Work required:
Please give back each line below unchanged; none of the pictures should appear.

[Input for this task]

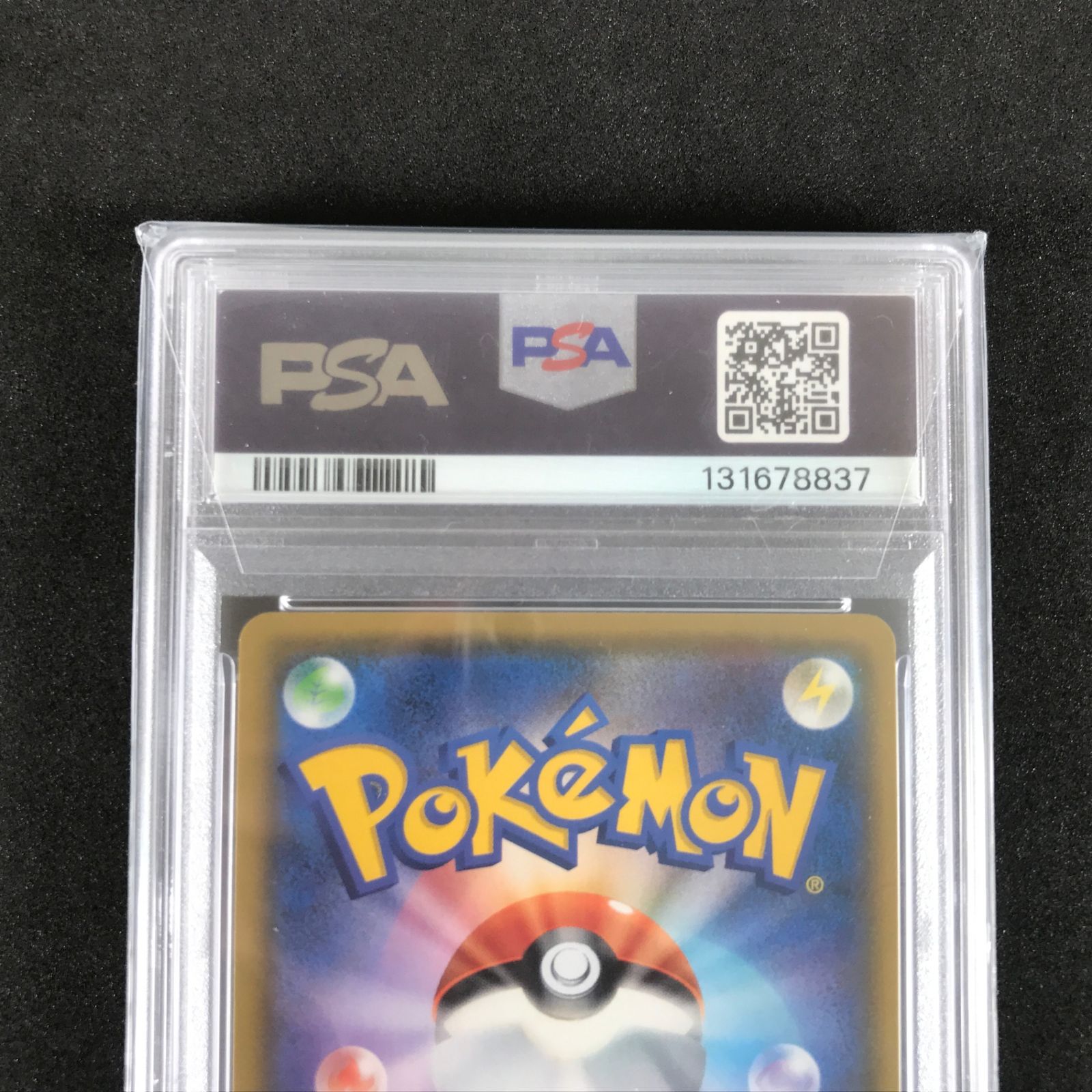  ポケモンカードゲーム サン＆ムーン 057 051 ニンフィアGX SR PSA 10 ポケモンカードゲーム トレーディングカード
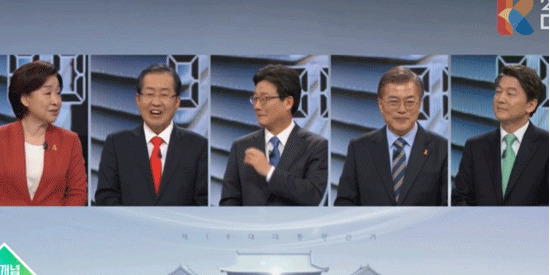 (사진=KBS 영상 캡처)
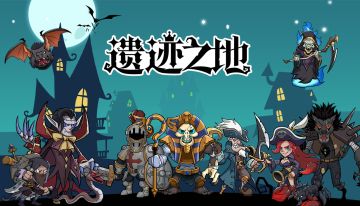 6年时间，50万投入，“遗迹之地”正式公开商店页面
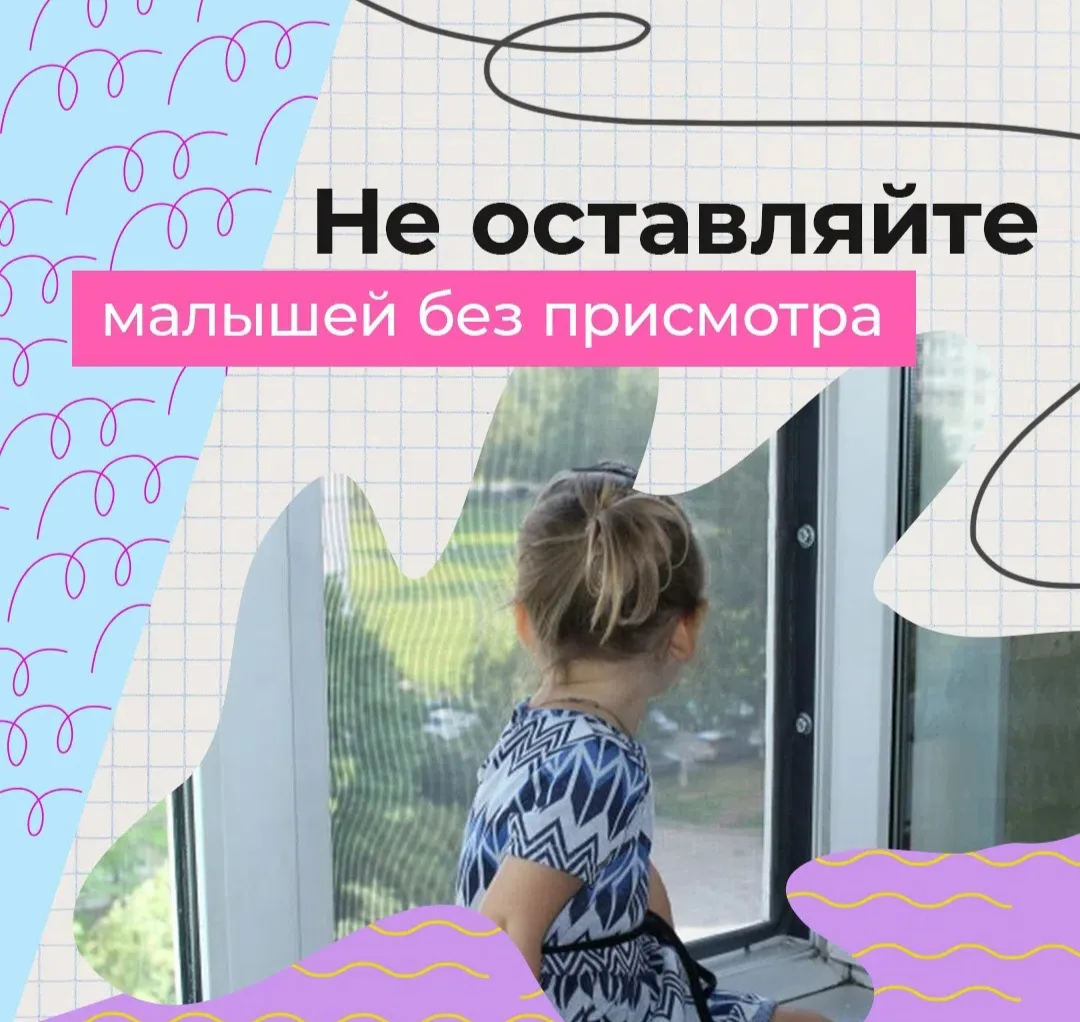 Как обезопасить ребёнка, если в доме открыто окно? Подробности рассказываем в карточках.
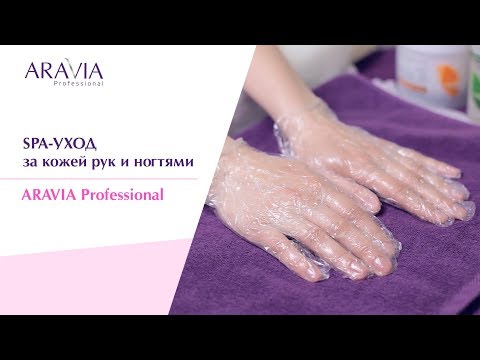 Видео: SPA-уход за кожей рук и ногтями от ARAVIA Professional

[/Input for this task]

Result of this task:
  ポケモンカードゲーム サン＆ムーン 057 051 ニンフィアGX SR PSA 10 ポケモンカードゲーム トレーディングカード
 (사진=KBS 영상 캡처)
 6年时间，50万投入，“遗迹之地”正式公开商店页面
 Как обезопасить ребёнка, если в доме открыто окно? Подробности рассказываем в карточках.
 Видео: SPA-уход за кожей рук и ногтями от ARAVIA Professional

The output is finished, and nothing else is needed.